Un autre patronat est possible !
Tribune. Pour Jean-Claude Tufferi, président du Groupement des organismes employeurs de l’économie sociale (GOEES), l’ESS doit résister à l’appel du Medef.
dans HS N° 69 Acheter ce numéro
Se dire « patrons » lors de réunions contre la loi El Khomri ou s’afficher comme tels contre les ordonnances Macron-Pénicaud ne relève pas du paradoxe pour les adhérents du GOEES. Ceux-ci sont des dirigeants de comités d’entreprise, d’associations, de coopératives ou de mutuelles qui veulent assumer en conscience et en cohérence leur statut d’employeurs de l’économie sociale et solidaire.

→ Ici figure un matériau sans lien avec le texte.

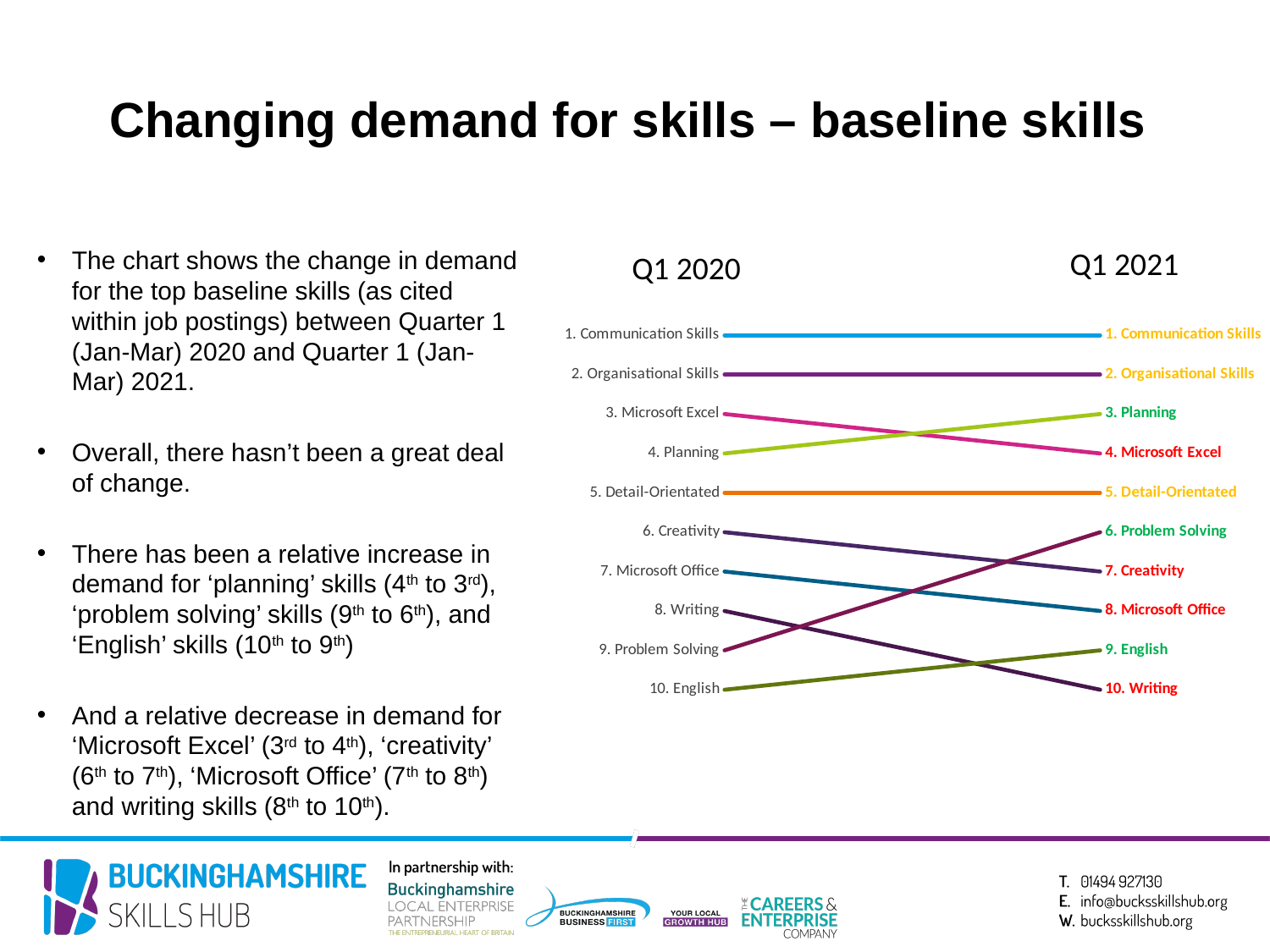
How many skills are ranked in the chart? 10 What rank did Problem Solving hold in Q1 2020? 9 By how many places did Writing's rank change between Q1 2020 and Q1 2021? 2 What kind of chart is shown on the slide? Line chart Which skill was ranked 1st in both Q1 2020 and Q1 2021? Communication Skills Which skill was ranked 10th in Q1 2021? Writing What are the two time periods compared in the chart? Q1 2020 and Q1 2021 What rank did Planning hold in Q1 2021? 3 Did Creativity's rank rise or fall from Q1 2020 to Q1 2021? Fall In Q1 2021, which was ranked higher: Microsoft Excel or Planning? Planning By how many places did Problem Solving's rank change between Q1 2020 and Q1 2021? 3 Which skill was ranked lowest (10th) in Q1 2020? English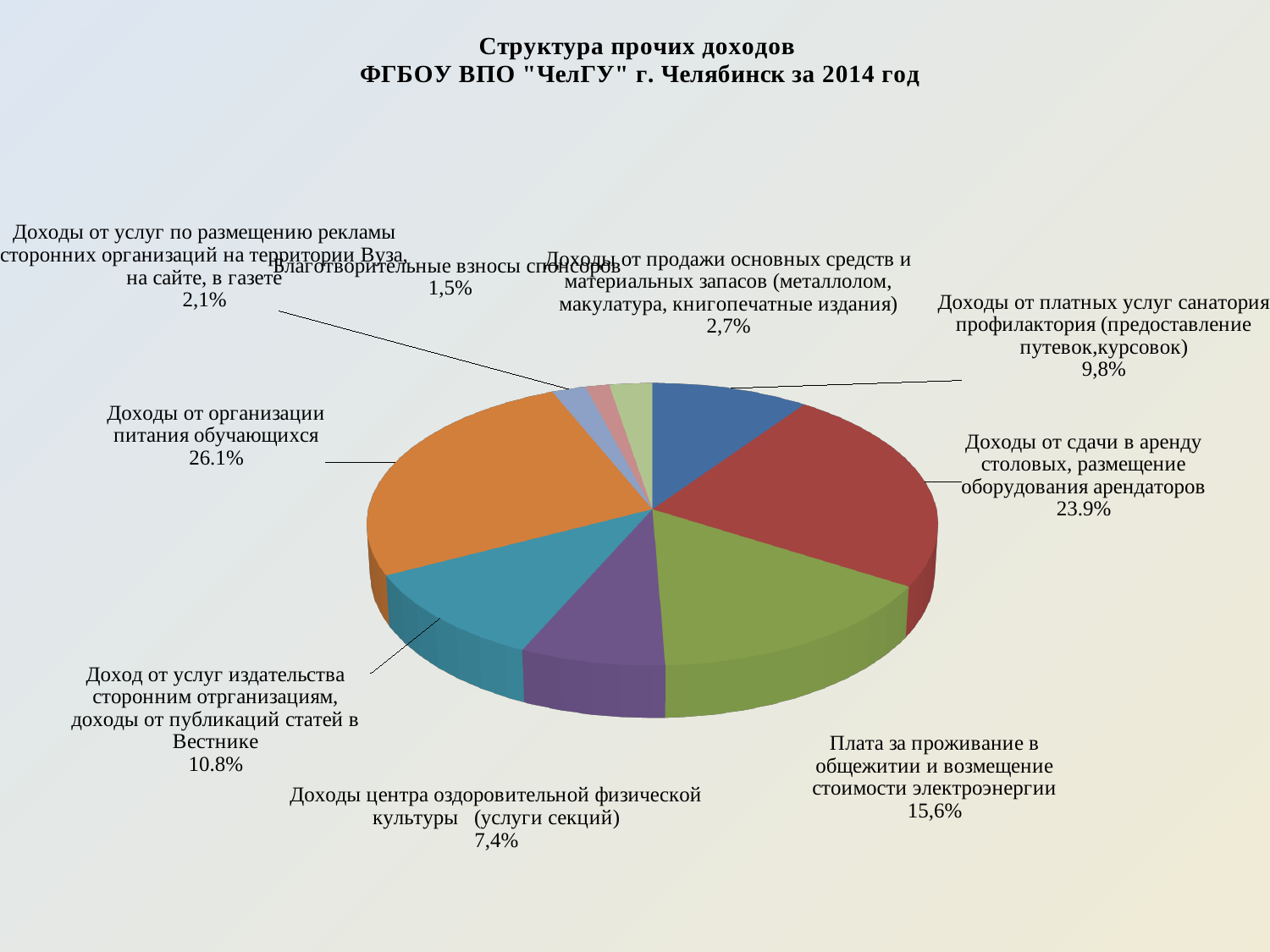
Which category has the largest share of the pie? Доходы от организации питания обучающихся What year does the chart title say the data is for? 2014 What share is shown for "Доходы от продажи основных средств и материальных запасов (металлолом, макулатура, книгопечатные издания)"? 2,7% What share is shown for "Плата за проживание в общежитии и возмещение стоимости электроэнергии"? 15,6% What share is shown for "Доходы центра оздоровительной физической культуры (услуги секций)"? 7,4% Which is larger: the share for "Доход от услуг издательства сторонним организациям, доходы от публикаций статей в Вестнике" or the share for "Доходы от платных услуг санатория профилактория"? Доход от услуг издательства сторонним организациям, доходы от публикаций статей в Вестнике How many slices does the pie chart have? 9 What share is shown for "Доходы от сдачи в аренду столовых, размещение оборудования арендаторов"? 23.9% Which category has the smallest share of the pie? Благотворительные взносы спонсоров What kind of chart is shown on the slide? pie chart What share is shown for "Доходы от платных услуг санатория профилактория (предоставление путевок, курсовок)"? 9,8% By how many percentage points does the share for "Доходы от организации питания обучающихся" exceed the share for "Доходы от сдачи в аренду столовых, размещение оборудования арендаторов"? 2.2%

Conscience, car nous ne pouvons nous réclamer d’un « entreprendre autrement » et perpétuer les formes de management libéral que l’on retrouve dans les entreprises « ordinaires ». Nous ne pouvons réclamer de la démocratie et de la solidarité, et ne pas considérer les salariés comme parties pleinement prenantes de celles-ci. Il est vrai que beaucoup de nos adhérents sont issus du monde syndical ouvrier – cela nous est parfois reproché par d’autres groupements employeurs –, mais ce n’est pas en soi une garantie : ne dit-on pas que les cordonniers sont parfois les plus mal chaussés ? On peut combattre un système tout en en reproduisant, en situation, les comportements incriminés ! C’est une partie du travail de notre groupement que de travailler à cette conscience nécessaire qu’une autre conduite des entreprises est possible, et nous cherchons à contribuer, sans y parvenir parfois, à l’émergence d’autres rapports sociaux.
Cohérence, car, employeurs de l’économie sociale, nous savons que nos adhérents, nos militants, nos publics sont essentiellement des salariés. Notre position d’employeurs, nous l’assumons pleinement. Nous avons reçu mandat de gérer nos entreprises et d’en garantir la qualité d’intervention et la pérennité. Nous prenons les décisions, et parfois celles-ci nous sont difficiles. Employeurs/syndicalistes : c’est une contradiction apparente que nous devons gérer au quotidien. Nous le faisons en toute responsabilité. Pour autant, nous ne nous situons pas « en surplomb », et les luttes des salariés sont nos luttes. En cela, nous avons pu nous opposer à d’autres groupements d’employeurs qui, ne considérant plus que leur quête de reconnaissance au sein d’un monde patronal dominé par le Medef, ont été amenés à prendre des positions allant à l’encontre des intérêts de ceux qui sont en réalité leurs mandants.
Le GOEES sera de toutes les batailles pour la sauvegarde d’une ESS forte, c’est-à-dire pleinement sociale et solidaire. Ce que nous percevons des projets du gouvernement et de son haut-commissaire nous inquiète profondément. Le glissement vers un « entrepreneuriat social » indéfini, vers une perte d’autonomie de l’ESS à travers le rêve de « Medess » de Christophe Itier, ne nous convient pas. Nous constatons avec plaisir que les grands dirigeants de l’ESS, souvent plus dociles, se rebiffent. Au-delà des divergences qui peuvent demeurer, le GOEES sera résolument à leurs côtés.
Face à la crise récemment ouverte, nous réaffirmons avec force notre engagement pour une autre société répondant aux besoins du plus grand nombre par une économie citoyenne. Au-delà des mots, cela passe par des initiatives et des actions au quotidien, et nous invitons en permanence ceux qui partagent nos valeurs à s’y associer. Une ESS unie et rassemblée est le seul moyen de remettre en cause les choix de nos gouvernants.